いずれにせよ、サンチョがこれまでのキャリアで最高の時期を過ごしたのはドルトムントだった。そしてマンチェスター・ユナイテッドとの契約終了後、現在26歳となった彼はいまも新天地が決まっておらず、移籍金なしで獲得できる。その意味ではリスクは小さい。ただし、サンチョがボルシアで3度目の挑戦に臨むには、大幅な減俸を受け入れる必要があるだろう。そしてもちろん、かつてのスーパータレントが再び最高の状態に到達できるのかというスポーツ面の問題も残る。直近のチェルシーFCとアストン・ビラへのレンタルは、周知の通りおおむね期待外れに終わっている。
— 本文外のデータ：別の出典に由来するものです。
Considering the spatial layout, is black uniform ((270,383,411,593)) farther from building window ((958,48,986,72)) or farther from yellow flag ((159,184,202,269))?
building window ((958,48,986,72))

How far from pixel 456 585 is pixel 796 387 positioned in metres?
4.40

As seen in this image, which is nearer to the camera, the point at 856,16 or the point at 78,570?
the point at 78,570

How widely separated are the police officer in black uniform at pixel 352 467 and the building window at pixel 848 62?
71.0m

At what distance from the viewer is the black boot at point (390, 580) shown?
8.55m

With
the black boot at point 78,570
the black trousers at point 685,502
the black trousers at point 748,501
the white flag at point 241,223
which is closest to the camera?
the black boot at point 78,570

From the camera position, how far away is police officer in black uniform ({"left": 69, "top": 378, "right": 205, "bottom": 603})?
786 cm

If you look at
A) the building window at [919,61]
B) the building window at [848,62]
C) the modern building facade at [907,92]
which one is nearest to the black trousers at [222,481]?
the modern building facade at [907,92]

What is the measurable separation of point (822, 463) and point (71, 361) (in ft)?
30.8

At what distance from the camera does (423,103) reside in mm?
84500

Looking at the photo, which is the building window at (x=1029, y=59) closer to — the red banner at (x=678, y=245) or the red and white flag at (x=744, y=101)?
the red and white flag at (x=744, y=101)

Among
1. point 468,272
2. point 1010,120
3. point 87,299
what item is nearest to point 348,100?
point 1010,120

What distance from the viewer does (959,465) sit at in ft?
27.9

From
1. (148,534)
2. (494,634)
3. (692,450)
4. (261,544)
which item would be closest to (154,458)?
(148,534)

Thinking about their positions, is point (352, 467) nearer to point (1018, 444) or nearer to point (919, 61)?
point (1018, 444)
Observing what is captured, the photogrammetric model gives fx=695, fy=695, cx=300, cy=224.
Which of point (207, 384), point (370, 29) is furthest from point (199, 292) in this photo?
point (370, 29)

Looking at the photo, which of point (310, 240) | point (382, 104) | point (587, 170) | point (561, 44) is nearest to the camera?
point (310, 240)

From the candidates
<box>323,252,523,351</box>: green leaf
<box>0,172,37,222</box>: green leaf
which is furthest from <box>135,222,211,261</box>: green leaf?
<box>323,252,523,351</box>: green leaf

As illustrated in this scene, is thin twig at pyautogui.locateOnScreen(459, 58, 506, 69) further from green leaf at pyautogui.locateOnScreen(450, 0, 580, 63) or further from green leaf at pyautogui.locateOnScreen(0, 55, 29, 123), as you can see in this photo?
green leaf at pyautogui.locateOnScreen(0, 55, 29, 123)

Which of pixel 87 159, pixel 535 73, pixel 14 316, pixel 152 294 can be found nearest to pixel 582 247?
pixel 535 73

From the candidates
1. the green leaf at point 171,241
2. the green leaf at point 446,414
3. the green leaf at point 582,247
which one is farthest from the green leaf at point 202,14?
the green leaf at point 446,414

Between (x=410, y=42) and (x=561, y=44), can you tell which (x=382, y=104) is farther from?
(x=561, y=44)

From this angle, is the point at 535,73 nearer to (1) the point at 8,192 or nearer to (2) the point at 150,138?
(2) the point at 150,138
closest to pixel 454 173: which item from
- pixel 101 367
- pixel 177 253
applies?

「ジェイドンほどドルトムントの人々を熱くさせる名前は、ほとんどない。それは事実だ」と、BVBのカールステン・クラマー首脳は日曜夜、Sky90でサンチョ復帰の可能性について問われて語った。「夏の中断期間を通してずっとそうだった」と続けた。ただし、「私たちはいかなる名前についても一切コメントしない」
それはニック・ヴォルテマーデについても同様だろう。Bildは日曜日、不振のDFBストライカーがコンスタンテリアスのショックを受け、再びドルトムント首脳の構想の中で役割を持ち始めていると報じた。もっとも、ニューカッスル・ユナイテッドがこれほど技術に優れた長身FWを、ここまで短期間で手放すかについては疑問が残る。